Эш не имел представления куда бежит, кроме того, что двигается прочь от имения. Как только он доберется до дороги, он двинется в поселок – назад в мир порядка, к привычным, земным стандартам. Из-за шелеста в кустах Эш отклонился влево. Неясное очертание в тени под деревом заставило его метнуться вправо. Насмешливый смех за спиной придал большую скорость его тяжелому бегу.

Вскоре он оказался на поляне, она была ему знакома. Эш споткнулся и упал на руки и на колени, так что дождь, которому не препятствовал больше навес деревьев, стучал по его спине. Дэвид осознал, где он находится: перед ним, такой прочный, что казался выросшим из самой земли, стоял каменный склеп семьи Мериэллов.

Он набрал полные легкие пропитанного влагой воздуха, его плечи поднимались и опускались, волосы облепили голову. Дождь стучал по серым плитам мавзолея, и сила его ударов создавала вокруг постройки мерцающий ореол. Камень медленно очищался от грязи и глубоко въевшейся пыли; лишайник в его трещинах приобрел более темный оттенок; трава возле фундамента склонилась под напором ливня. Пока он смотрел, смылась грязь с глубоко выгравированной надписи возле входа.

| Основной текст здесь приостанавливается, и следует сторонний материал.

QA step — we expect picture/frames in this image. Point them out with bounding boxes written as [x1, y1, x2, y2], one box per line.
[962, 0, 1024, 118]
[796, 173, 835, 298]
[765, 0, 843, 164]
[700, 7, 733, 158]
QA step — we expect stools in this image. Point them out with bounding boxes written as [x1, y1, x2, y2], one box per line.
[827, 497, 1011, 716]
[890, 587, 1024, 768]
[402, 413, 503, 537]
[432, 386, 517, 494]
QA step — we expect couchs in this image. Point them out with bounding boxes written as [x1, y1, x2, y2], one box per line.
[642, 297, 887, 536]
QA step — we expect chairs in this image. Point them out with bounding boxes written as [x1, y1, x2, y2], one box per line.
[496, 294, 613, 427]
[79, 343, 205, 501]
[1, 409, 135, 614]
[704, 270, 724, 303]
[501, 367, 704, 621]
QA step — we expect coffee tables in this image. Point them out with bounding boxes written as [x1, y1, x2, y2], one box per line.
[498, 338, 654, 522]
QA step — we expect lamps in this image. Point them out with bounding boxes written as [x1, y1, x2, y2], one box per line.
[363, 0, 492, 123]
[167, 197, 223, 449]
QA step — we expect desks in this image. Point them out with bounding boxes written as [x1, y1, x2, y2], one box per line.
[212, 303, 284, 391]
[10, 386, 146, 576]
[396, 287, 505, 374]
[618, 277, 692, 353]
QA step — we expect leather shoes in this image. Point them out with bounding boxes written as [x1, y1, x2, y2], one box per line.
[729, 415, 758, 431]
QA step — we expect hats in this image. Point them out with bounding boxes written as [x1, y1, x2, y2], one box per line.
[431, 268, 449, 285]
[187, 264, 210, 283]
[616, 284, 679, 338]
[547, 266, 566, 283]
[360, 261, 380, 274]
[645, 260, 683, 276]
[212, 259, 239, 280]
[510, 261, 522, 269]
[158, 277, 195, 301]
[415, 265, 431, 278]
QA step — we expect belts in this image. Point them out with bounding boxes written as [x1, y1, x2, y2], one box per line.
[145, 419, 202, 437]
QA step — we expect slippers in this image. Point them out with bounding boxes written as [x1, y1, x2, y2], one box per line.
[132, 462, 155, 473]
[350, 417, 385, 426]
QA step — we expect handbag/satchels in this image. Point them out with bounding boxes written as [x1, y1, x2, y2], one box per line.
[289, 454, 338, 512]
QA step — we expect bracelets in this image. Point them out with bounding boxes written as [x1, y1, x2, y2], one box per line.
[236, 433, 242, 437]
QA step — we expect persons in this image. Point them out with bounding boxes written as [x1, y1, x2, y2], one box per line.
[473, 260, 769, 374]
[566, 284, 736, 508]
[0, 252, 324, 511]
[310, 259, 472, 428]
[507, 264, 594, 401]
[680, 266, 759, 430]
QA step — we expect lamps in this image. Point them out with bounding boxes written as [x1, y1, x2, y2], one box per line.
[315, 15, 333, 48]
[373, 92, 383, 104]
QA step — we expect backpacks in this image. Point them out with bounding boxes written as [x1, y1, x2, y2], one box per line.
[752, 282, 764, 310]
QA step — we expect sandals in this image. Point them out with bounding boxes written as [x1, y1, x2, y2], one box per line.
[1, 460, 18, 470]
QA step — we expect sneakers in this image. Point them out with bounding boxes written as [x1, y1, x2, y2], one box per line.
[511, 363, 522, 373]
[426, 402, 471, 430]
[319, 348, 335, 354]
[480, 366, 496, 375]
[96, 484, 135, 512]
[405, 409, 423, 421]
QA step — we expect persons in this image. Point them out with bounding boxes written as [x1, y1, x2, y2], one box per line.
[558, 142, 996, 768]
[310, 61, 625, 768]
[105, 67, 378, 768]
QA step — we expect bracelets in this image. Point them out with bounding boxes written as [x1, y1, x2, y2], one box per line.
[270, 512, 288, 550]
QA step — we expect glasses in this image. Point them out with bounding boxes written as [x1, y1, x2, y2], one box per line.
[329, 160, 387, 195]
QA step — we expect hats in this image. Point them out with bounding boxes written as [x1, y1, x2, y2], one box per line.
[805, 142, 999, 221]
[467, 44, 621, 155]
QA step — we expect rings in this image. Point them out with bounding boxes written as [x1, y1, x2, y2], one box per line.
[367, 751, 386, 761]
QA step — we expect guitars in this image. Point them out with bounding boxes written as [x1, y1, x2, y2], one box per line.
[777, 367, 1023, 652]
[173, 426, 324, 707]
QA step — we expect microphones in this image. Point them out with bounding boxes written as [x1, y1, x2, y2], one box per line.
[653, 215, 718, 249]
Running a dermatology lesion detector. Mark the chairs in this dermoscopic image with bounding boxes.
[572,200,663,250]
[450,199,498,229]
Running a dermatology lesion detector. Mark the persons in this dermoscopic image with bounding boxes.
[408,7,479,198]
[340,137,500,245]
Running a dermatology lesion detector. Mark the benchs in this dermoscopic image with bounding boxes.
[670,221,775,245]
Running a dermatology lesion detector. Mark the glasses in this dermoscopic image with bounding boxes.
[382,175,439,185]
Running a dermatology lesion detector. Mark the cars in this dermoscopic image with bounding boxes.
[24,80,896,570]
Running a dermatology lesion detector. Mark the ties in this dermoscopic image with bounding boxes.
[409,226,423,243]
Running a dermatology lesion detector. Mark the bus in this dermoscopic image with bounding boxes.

Дэвид не смог не прочесть имена, медленно появлявшиеся из под своей вуали:

...

ТОМАС ЭДВАРД МЕРИЭЛЛ

1896 – 1938

ИЗАБЕЛЬ ИЛОЙС МЕРИЭЛЛ

1902 – 1938

Эш смахнул капли дождя с глаз, когда наслоения, проникшие в тиснение, начали сходить более обильно, соединяясь с остальной грязью в темном потоке. Когда он тихо читал остаток высеченной надписи, его губы шевелились, как у недоучки, и свежий ужас смешивался с тем, что уже пригвоздил его к этому месту.

...

ЛЮБИМЫЕ ДЕТИ

РОБЕРТ

1919 – 1949

САЙМОН

1923 – 1949

КРИСТИНА

1929 – 1949

Последняя дата – год смерти – стала увеличиваться в его мозге, как будто она росла на камне.

...

1949

Из темных внутренностей гробницы донесся резонировавший в пустоте смешок маленького ребенка.

Он увидел широко раскрытую железную решетку. Он услышал еще один звук – трение камня о камень. Внутри сумрачного объема произошло движение: каменная плита, которая была крышкой гроба отодвинулась в сторону. На другой полке каменная крышка приподнялась, словно на нее надавили изнутри.

Снова детский смех.

Глава 30

Он прорывался сквозь мелколесье, падая, поднимаясь, но ни на мгновенье не останавливаясь; ветки безжалостно хлестали по его лицу и рукам, цеплялись за одежду, невидимые препятствия хватали его за ноги; неистово звучал хриплый птичий хор. Эш продолжал свой бег, ни разу не оглянувшись, боясь того, что могло гнаться за ним по лесу. Он отталкивал барьеры из листьев, карабкался через поваленные стволы деревьев, – только вперед, проламываясь сквозь заросли, – пока, наконец, очень не скоро, он не увидел впереди просвет.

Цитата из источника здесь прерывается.